Les Juifs croient que qui saurait la vraie prononciation du nom de Jéhovah, ou du nom de quatre lettres, ne manquerait pas d’être exaucé de Dieu ; que s’ils n’ont pas le bonheur aujourd’hui d’être exaucés, cela ne vient que de ce qu’ils en ignorent la vraie prononciation. Que Simon le Juste, grand prêtre de leur nation, est le dernier qui l’ait reçue ; qu’après sa mort le nombre des profanes se multipliant, et abusant de ce nom divin, on cessa de le prononcer ; qu’à ce nom ils en substituèrent un autre composé de douze lettres, que le grand prêtre prononçait en donnant la bénédiction au peuple.

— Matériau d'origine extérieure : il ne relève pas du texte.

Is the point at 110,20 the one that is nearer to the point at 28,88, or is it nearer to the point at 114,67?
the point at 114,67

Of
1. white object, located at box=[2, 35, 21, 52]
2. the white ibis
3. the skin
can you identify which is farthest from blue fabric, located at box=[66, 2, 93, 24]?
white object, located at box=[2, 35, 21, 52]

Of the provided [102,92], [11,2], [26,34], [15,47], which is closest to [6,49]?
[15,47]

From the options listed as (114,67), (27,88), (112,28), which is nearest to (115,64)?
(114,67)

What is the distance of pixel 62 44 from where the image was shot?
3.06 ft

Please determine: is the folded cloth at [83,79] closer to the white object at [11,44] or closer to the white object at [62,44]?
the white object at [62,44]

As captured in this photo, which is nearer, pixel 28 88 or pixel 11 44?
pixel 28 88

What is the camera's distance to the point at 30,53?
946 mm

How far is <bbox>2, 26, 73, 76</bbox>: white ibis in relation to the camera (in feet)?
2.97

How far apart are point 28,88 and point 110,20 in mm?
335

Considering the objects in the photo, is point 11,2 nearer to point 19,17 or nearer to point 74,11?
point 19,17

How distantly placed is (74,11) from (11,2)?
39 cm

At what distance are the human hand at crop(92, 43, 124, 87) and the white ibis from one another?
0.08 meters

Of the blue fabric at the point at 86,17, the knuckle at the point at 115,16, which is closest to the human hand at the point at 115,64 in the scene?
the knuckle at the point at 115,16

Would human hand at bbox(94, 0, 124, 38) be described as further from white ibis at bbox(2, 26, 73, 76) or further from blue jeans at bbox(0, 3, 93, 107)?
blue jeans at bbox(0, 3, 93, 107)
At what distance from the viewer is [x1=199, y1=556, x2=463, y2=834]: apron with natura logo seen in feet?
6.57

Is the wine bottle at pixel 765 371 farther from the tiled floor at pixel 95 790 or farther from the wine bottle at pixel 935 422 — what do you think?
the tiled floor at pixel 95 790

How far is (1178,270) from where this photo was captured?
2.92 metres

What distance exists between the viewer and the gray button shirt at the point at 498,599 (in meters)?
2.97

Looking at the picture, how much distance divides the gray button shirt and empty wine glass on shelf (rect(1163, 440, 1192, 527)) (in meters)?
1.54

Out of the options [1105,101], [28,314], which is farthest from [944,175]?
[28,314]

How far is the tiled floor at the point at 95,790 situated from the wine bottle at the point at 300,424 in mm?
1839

Tarphon, rabbin fameux, que l’on croit être le même que Tryphon, contre lequel saint
Justin martyr dispute dans son dialogue ; Tarphon, dis-je, raconte qu’un jour, s’étant approché du prêtre pour entendre sa bénédiction, il s’aperçut qu’il n’articulait plus les douze lettres, et qu’il se contentait de marmotter, pendant que les lévites chantaient ; que cela venait de la multitude des profanes, auxquels il n’était pas de la prudence de découvrir ce nom sacré, de peur qu’ils n’en abusassent. Ils dénoncent dans leur Talmud des malédictions épouvantables contre ceux qui le prononcent ; ils se font un scrupule de tenter même de le prononcer ; ils prétendent que les anges n’en ont pas la liberté.
Il semble que les profanes mêmes aient eu quelque connaissance de ce grand nom, de ce nom ineffable. Nous avons encore dans les vers dorés de Pythagore un serment par celui qui a les quatre lettres ; on lisait dans le frontispice d’un temple de Delphes, au rapport d’Eusèbe, cette inscription : « Tu es ». Les Égyptiens avaient mis sur un des leurs, celle-ci : « Je suis ». Les païens avaient certains noms de leurs dieux qu’ils n’osaient prononcer. Cicéron en allègue un exemple dans un catalogue qu’il fait des divinités païennes. Lucain dit que la terre aurait tremblé, si on les avait prononces ; Celui de Romulus était marqué dans les archives publiques, comme parmi les Juifs celui de Jéhovah, par les quatre consonnes qui composent son nom. Mais c’était moins par respect qu’ils en usaient ainsi que dans la crainte qu’on n’évoquât les dieux tutélaires de leurs villes. [Voyez Trinité].
Les docteurs juifs cabalistes ont beaucoup subtilisé sur le nom de Jéhovah. Ils remarquent, par exemple, que dans la Genèse, Moïse ne donne à Dieu que le nom Elohim, pendant qu’il parle de la création du monde ; mais il lui donne celui de Jéhovah, après avoir achevé la création : c’est que, dans le premier instant, Dieu paraissait en quelque sorte imparfait, en produisant les êtres par parties : mais après avoir achevé son ouvrage, il prend le nom de Jéhovah, qui est un nom d’une perfection infinie. C’est à cela qu’ils rapportent ces paroles du Deutéronome : L’ouvrage du rocher est parfait, ou plutôt l’ouvrage de Dieu, ce rocher tout-puissant, est parfait.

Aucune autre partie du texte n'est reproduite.